La Confiance du marquis Fabrice
La Confiance du marquis Fabrice
Poème III du chapitre XVIII « L’Italie – Ratbert »
L’action de ce chapitre se situe approximativement vers
1330, période durant laquelle aurait régné sur l’Italie, Ratbert, roi d’Arles
et empereur d’un saint empire germanique en butte aux luttes féodales et au
régionalisme. Ratbert, personnage créé par Victor Hugo dans la lignée des
caractères shakespeariens, concentre en lui tous les vices que de tels
seigneurs pouvaient réunir et accomplit tous les méfaits, toutes les cruautés,
et toutes les félonies que le statut d’empereur et de roi pouvait permettre.
Détenteur du pouvoir, il est suivi et respecté par tout ce que compte le
royaume de prélats, de seigneurs vassalisés, de femmes, de barons, de
chevaliers s’accordant à voir en lui le représentant de Dieu et l’incarnation
de l’ordre et de l’Etat, servant leur
caste et opprimant le peuple.
Sur les bords du golfe de Gènes, dans Final, citadelle
élevée sur un mont, demeurent le marquis Fabrice et sa petite fille Isora,
orpheline ; le vieux guerrier fut naguère rebelle aux puissants et rempart
des humbles.
Or le château recèle un trésor considérable, objet de la
convoitise de Ratbert, dont le marquis est seul à connaître la cachette. En
trompant le marquis Fabrice sur le mobile de sa visite, Ratbert pénètre dans la
forteresse ; il y fait massacrer tous ses habitants et tout ce qu’elle
comptait de défenseurs. Puis pour obliger Fabrice à lui livrer le trésor,
Ratbert fait étrangler Isora et présente son cadavre au vieillard.

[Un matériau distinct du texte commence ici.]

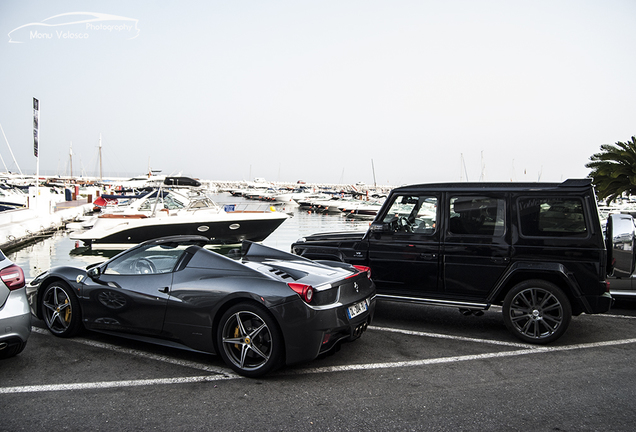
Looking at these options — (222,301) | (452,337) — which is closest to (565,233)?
(452,337)

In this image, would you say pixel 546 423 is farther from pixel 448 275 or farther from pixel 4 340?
pixel 4 340

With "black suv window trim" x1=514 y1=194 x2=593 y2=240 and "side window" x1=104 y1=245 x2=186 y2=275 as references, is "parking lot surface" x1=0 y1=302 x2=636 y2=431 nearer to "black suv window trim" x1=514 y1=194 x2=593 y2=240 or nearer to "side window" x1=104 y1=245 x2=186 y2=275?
"side window" x1=104 y1=245 x2=186 y2=275

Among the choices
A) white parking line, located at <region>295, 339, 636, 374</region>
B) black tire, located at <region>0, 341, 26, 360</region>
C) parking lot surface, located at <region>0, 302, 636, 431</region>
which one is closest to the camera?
parking lot surface, located at <region>0, 302, 636, 431</region>

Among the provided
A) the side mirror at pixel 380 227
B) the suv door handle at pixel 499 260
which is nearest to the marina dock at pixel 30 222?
the side mirror at pixel 380 227

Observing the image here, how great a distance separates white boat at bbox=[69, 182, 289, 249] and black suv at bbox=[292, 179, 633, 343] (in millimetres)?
12217

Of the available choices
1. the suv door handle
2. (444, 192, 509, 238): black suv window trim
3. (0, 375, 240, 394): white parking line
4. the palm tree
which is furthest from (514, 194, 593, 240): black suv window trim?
the palm tree

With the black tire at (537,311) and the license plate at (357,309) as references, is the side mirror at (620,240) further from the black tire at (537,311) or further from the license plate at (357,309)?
the license plate at (357,309)

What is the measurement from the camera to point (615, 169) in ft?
51.0

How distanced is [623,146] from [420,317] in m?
12.4

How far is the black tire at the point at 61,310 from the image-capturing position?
5.61 meters

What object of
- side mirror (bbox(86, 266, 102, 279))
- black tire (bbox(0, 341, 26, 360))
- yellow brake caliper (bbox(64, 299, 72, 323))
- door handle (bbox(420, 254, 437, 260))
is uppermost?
door handle (bbox(420, 254, 437, 260))

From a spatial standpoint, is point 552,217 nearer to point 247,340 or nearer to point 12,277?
point 247,340

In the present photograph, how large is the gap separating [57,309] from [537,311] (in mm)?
5678

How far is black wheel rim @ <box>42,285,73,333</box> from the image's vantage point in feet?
18.7
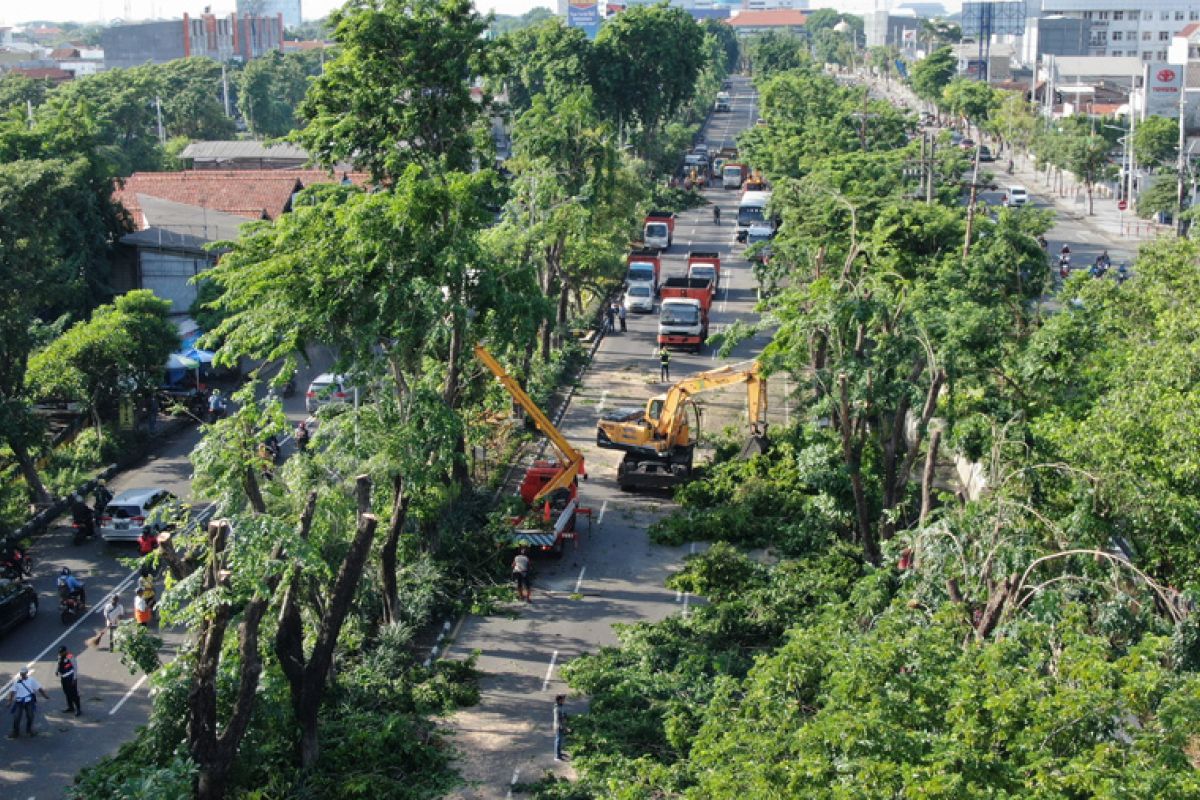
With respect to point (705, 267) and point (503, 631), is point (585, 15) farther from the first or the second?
point (503, 631)

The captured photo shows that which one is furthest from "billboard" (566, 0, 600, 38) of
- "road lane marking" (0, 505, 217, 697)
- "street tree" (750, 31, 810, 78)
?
"road lane marking" (0, 505, 217, 697)

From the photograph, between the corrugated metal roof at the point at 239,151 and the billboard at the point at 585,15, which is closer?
the corrugated metal roof at the point at 239,151

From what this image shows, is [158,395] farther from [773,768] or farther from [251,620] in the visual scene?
[773,768]

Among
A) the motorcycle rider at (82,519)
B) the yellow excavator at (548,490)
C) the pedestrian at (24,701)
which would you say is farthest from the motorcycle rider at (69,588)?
the yellow excavator at (548,490)

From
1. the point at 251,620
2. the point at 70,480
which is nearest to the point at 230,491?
the point at 251,620

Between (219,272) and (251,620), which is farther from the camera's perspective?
(219,272)

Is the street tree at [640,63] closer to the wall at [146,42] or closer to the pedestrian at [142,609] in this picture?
the pedestrian at [142,609]

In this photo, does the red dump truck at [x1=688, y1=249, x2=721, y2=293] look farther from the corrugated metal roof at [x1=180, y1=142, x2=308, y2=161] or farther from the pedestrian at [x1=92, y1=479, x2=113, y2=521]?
the corrugated metal roof at [x1=180, y1=142, x2=308, y2=161]
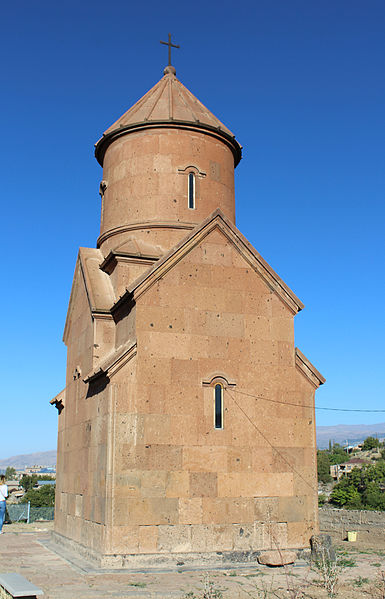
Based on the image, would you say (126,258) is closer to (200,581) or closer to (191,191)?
(191,191)

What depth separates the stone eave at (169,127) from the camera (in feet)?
44.5

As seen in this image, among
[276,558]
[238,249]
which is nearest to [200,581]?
[276,558]

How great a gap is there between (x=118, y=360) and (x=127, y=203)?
4.63 metres

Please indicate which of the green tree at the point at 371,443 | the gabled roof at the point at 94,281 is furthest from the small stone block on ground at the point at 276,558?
the green tree at the point at 371,443

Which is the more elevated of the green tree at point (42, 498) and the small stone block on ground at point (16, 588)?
the small stone block on ground at point (16, 588)

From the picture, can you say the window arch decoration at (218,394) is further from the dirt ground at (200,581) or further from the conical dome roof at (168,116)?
the conical dome roof at (168,116)

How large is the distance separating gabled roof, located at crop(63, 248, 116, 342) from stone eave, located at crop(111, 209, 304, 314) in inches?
15.3

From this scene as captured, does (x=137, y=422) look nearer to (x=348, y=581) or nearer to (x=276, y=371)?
(x=276, y=371)

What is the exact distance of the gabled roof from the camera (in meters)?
12.0

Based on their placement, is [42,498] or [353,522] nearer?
[353,522]

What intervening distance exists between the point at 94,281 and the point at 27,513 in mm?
10305

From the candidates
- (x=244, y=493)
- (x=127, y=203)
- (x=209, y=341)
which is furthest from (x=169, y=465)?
(x=127, y=203)

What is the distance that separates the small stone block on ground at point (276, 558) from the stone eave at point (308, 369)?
3294 mm

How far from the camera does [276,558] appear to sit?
10133 millimetres
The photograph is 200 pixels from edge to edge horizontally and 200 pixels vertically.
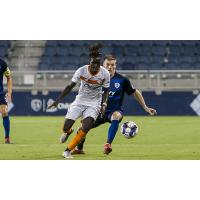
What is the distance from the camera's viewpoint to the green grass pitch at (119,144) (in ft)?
43.4

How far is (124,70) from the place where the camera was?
112ft

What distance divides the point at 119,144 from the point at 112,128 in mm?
3061

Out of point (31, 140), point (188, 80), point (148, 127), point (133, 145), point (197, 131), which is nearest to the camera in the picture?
point (133, 145)

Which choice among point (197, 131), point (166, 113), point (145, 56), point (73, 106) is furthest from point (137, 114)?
point (73, 106)

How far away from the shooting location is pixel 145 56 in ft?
122

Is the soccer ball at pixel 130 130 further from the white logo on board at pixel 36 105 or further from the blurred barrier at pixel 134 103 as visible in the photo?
the white logo on board at pixel 36 105

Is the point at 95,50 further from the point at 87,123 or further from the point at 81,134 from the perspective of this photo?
the point at 81,134

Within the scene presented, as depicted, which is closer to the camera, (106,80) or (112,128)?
(106,80)

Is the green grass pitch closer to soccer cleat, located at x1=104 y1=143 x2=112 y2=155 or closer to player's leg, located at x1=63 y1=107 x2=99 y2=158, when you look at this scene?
soccer cleat, located at x1=104 y1=143 x2=112 y2=155

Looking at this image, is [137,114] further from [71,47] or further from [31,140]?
[31,140]

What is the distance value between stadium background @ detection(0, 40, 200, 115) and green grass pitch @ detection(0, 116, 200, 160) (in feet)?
22.6

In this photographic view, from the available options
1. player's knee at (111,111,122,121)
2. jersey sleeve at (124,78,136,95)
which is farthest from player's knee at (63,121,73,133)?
jersey sleeve at (124,78,136,95)

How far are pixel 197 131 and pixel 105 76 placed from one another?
8807 millimetres

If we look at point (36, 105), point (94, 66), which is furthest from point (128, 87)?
point (36, 105)
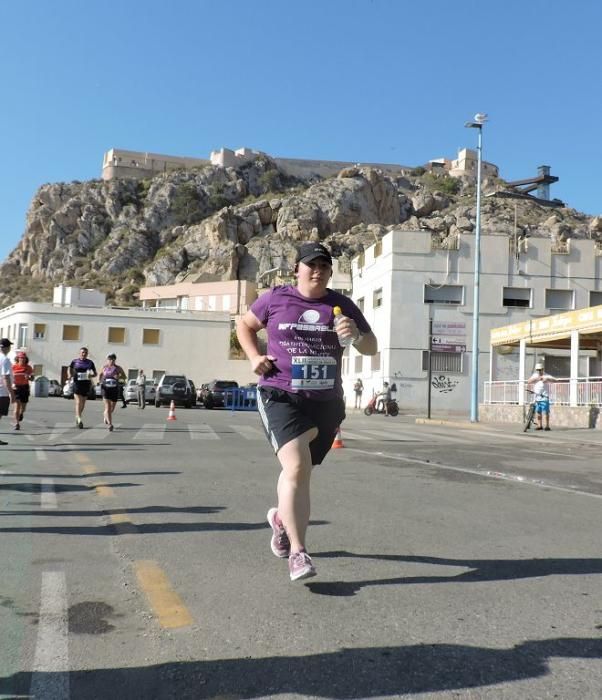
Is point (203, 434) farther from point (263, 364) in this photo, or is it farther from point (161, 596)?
point (161, 596)

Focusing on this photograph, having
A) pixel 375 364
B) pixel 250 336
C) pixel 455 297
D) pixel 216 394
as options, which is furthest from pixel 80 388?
pixel 455 297

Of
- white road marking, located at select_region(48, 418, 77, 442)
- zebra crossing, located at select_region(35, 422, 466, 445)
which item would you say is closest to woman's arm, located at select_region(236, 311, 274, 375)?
zebra crossing, located at select_region(35, 422, 466, 445)

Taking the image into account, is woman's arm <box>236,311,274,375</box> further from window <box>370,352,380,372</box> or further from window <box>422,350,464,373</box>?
window <box>370,352,380,372</box>

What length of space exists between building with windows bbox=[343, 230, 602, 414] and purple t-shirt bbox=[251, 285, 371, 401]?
1408 inches

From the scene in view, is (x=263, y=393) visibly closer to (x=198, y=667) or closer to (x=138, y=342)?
(x=198, y=667)

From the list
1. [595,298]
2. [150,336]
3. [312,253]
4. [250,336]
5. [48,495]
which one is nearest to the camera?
[312,253]

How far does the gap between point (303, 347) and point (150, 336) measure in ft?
189

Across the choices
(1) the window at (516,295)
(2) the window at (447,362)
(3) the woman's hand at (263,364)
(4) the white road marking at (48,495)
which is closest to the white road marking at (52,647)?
(3) the woman's hand at (263,364)

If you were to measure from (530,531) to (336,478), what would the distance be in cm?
323

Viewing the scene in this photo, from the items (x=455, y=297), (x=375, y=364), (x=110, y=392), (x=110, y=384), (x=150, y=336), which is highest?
(x=455, y=297)

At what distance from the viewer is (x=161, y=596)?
3.78m

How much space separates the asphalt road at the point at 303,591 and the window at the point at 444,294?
3377 centimetres

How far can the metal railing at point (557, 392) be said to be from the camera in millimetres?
22031

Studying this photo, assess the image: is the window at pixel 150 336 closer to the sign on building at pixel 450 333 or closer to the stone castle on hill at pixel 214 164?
the sign on building at pixel 450 333
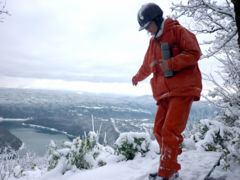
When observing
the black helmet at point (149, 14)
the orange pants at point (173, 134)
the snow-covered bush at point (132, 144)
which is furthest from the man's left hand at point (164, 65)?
the snow-covered bush at point (132, 144)

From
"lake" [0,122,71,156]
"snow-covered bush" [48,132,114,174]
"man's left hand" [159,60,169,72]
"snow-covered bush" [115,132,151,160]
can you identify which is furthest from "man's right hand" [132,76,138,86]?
"lake" [0,122,71,156]

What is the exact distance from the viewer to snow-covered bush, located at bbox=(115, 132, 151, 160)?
11.4 ft

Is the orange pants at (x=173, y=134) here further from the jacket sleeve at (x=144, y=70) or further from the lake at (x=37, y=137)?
the lake at (x=37, y=137)

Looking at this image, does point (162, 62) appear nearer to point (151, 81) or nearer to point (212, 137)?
point (151, 81)

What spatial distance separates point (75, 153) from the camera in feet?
11.5

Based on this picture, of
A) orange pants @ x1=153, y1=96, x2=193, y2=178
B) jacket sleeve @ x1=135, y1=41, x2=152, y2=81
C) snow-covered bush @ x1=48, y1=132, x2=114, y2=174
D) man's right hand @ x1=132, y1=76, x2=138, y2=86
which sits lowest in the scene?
snow-covered bush @ x1=48, y1=132, x2=114, y2=174

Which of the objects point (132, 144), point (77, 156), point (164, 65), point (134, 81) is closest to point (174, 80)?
point (164, 65)

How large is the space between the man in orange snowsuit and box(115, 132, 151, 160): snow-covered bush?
66.7 inches

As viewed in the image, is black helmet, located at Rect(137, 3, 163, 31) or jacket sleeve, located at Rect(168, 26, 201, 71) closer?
jacket sleeve, located at Rect(168, 26, 201, 71)

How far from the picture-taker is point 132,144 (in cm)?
353

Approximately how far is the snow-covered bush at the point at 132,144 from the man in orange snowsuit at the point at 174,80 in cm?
169

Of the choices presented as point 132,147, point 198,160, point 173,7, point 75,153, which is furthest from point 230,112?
point 75,153

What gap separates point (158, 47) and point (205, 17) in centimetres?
99

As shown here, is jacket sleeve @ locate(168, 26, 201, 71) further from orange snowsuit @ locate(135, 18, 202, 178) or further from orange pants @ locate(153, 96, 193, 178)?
orange pants @ locate(153, 96, 193, 178)
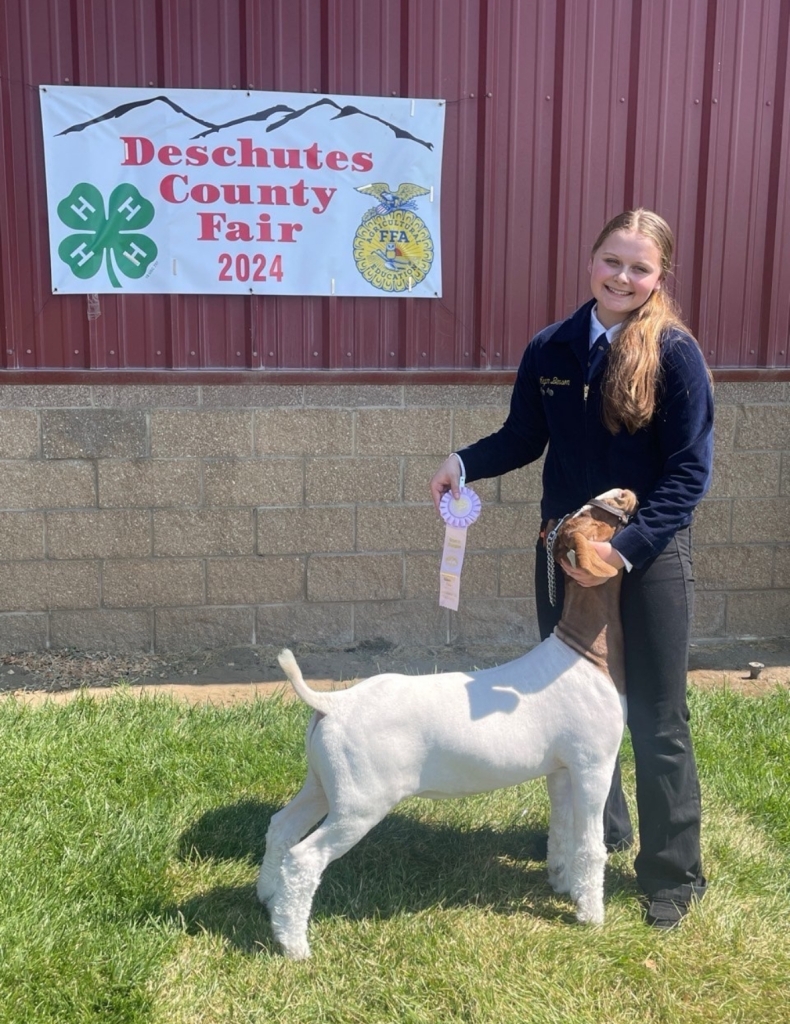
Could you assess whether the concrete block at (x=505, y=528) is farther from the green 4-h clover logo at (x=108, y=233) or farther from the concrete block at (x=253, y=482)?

La plainte de Fabrice en présence du corps inanimé et mutilé
de sa petite fille, l’expression de sa révolte, constitue un monologue de cent
vingt et un alexandrins.
Note d’intention pour la mise en scène
La plainte, la révolte, le désarroi, la chute libre du
marquis Fabrice dans l’insondable douleur, dans l’incommensurable
incompréhension crée, comme toute chute, un ‘‘appel d’air’’. Lors d’une
représentation cet ‘‘air’’ sera composé des élans, des forces, des mouvements
généreux – compassion, pitié, indignation, révolte, colère – émanant de chacun
des spectateurs et qui sont autant de signes de sa vitalité et de son humanité
éveillées
L’intention
n’est pas de faire pleurer le spectateur sur la mort d’Isora ou sur le sort du
marquis mais de laisser envahir l’espace et le temps de la représentation par
ce cortège de sentiments et de réflexions ; profonde et réelle
participation du public.
Ainsi, Mettre en scène cette « pièce de théâtre »,
c’est faire reposer toute la responsabilité de la représentation sur l’acteur,
faire œuvre de dépouillement, s’écarter de tout modèle ou courant théâtral
spectaculaire car cette œuvre forte et apparemment noire semblerait pouvoir
s’inscrire dans une esthétique prônant le sombre pour le sombre, cherchant à
rendre le spectateur voyeur et complice de la seule performance cruelle
C’est refuser toutes considérations formelles ou
stylistiques qui ne naissent pas de la nécessité ; nécessités d’expression
et de partage.
C’est dépouillement
de tout mot d’ordre esthétique, esprit idéologique moralisateur, de toute
volonté de conformité à quelque mode, de l’abscons, de dévalorisation du sens
et des sens, de négation de l’esprit, de complaisance du morbide, de
provocation volontaire, de tout enfermement dans un discours politique ou
calculateur, afin qu’atteignant le présent de la représentation ce
dépouillement évincent toutes considérations personnelles égotiques des êtres
effectivement présents, acteurs et spectateurs, pour laisser envahir la scène
par les forces ineffables convoquées par Fabrice, ces forces d’indignation et
de compassion qui sont la manifestation de la profonde obéissance à l’Amour,
principe des principes, seule réalité animant tout ce qui vit ; le mal n’étant
que de l’ombre, du spectral, de l’irréel, du passager, de l’accidentel, de
l’in-consistant, de l’in-constituant destiné à l’oubli comme le nom même de
Ratbert oublié par l’Histoire. Le mal, force repliée sur elle-même dont l’œuvre
de Hugo se charge d’en dénoncer l’inanité.
La grande mission du théâtre réside dans l’actualisation de
cette réalité suprême, dans sa capacité à ouvrir l’espace temporel de la
représentation à la pluralité de sa manifestation.